Date of Award

2014

Document Type

Master Thesis

Degree Name

Master of Engineering (Research)

Department

Civil, Structural and Environmental Engineering

First Advisor

Norma Hurley

Abstract

The National Renewable Energy Action Plan for Ireland has detailed that 40% of Irelands total energy consumption from the electricity sector must come from renewable sources by 2020. In 2012 this figure was at 11.4%, it is unlikely these targets will be met by 2020. The important role that hydro power can play in achieving these targets was examined. Research into hydropower in general was carried out in order to attain an understanding of the principles and terminology used. Many traditional hydro schemes have been previously developed in Ireland. However due to increased population, there are no longer suitable locations where large scale Hooding for reservoir creation will not have significant negative environmental impacts. As pumped schemes using seawater require a much smaller reservoir footprint they were selected as having the most potential. Ireland has significant wind energy resources, combining this with pumped hydro scheme allows for the excess wind energy to be stored rather than wasted. As the objective of this research is to investigate whether such plants are a viable option for Ireland when considering the possible environmental impacts, an environmental study was undertaken.

A weighted points system was developed, allowing for possible sites to be assessed, the weighting of each criteria reflects its importance to the schemes success. From this analysis a site at Glanlough Co. Kerry was deemed to have the highest potential. Environmental analysis undertaken at the site revealed its isolated location resulted in minimal impacts on the local population. In fact during construction it would be expected to benefit the local economy.

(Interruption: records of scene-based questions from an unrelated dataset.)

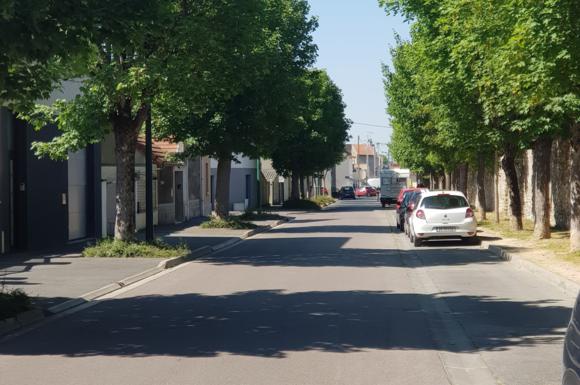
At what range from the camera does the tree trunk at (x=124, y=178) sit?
21531 mm

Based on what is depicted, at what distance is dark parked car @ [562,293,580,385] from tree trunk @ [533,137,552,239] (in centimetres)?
2050

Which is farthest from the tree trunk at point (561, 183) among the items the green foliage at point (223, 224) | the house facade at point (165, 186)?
the house facade at point (165, 186)

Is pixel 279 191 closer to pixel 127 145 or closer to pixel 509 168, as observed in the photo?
pixel 509 168

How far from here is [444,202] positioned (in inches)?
1003

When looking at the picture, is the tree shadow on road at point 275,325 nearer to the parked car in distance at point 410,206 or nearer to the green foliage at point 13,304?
the green foliage at point 13,304

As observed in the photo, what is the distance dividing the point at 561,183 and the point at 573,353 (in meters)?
26.4

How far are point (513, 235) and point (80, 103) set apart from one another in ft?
47.5

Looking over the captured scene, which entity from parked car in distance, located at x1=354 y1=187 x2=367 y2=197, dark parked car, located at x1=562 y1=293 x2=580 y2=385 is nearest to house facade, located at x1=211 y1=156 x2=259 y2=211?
dark parked car, located at x1=562 y1=293 x2=580 y2=385

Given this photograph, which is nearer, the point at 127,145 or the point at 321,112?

The most significant environmental effects would stem from the impacts on the regions flora and fauna, specifically the protected species located within the two protected areas upon which the site would impede. Various mitigation measures were proposed to combat these effects, the completed report was sent to the National Parks and Wildlife Service to be reviewed. The feedback received indicated the proposed mitigation measures would be adequate, however on site surveys would be required to verify the qualitative analysis presented in this project.